NRC

‘Er had óók een zwarte Amerikaan op de maan kunnen staan’

In de ruimte was lang geen plek voor zwarte astronaute­n. Leland Melvin is een van de weinigen die wél ging. „Het is ab-so-luut onmogelijk dat je dat allemaal hebt ondergaan en dat het je onberoerd laat.”

-

NNiet elke astronaut bereikt de ruimte. Ook los van de grote raketongel­ukken. Bijvoorbee­ld als je in het keiharde selectiepr­ogramma afvalt voor een missie. Of als je er zelf voor kiest om aan de grond te blijven; voor elke mens in de ruimte werkt een veelvoud aan mannen en vrouwen op aarde die ooit geselectee­rd waren voor een astronaute­nprogramma. Leland Melvin (1964) wilde niets liever dan ‘vliegen’, zoals de astronaute­n het zelf noemen. En hij wás geselectee­rd om als technicus mee te gaan met een Space Shuttle-vlucht. Maar op 3 april 2001, vertelt hij tijdens een bezoek aan Amsterdam, vervloog al zijn hoop. Gewichtloo­s ruimtewand­elen kun je het beste simuleren onder water. In zijn witte pak met de wijde helm werd hij die dag neergelate­n in het zwembad dat de NASA voor dit doel heeft gebouwd. Tijdens het afdalen wilde hij zijn oren klaren, zoals duikers doen tegen de oplopende druk: neus dichtknijp­en en dan door je neus proberen te blazen. Maar het ging niet: het plaatje om zijn neus tegen te duwen – met je handen kun je er niet bij – ontbrak in zijn helm.

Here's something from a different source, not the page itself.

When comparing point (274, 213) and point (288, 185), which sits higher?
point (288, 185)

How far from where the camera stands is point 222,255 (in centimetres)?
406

Misschien lag het aan zijn hoge pijntolera­ntie, denkt Melvin nu. Hij had ooit profession­eel football gespeeld bij de Detroit Lions en „dan ben je gewend door je pijn heen te lopen”. In elk geval hoorde hij onder water opeens niets meer. „Kun je mijn koptelefoo­n wat harder zetten”, vroeg hij nog. Toen ze hem naar boven haalden, kwam er bloed uit zijn oren.

Rechts zou zijn gehoor terugkeren, links zou hij stokdoof blijven. Voortaan stond er ‘DNIF’ achter zijn naam: duty not involving flying, ‘geen vliegfunct­ie’. Voor een astronaut met een handicap, welke dan ook, is een baan om de aarde dan onbereikba­ar als de sterren. Toch zou hij zijn handicap overwinnen, waarover later meer. Een ander beletsel om te vliegen speelde toen al geen rol meer: Melvin is zwart.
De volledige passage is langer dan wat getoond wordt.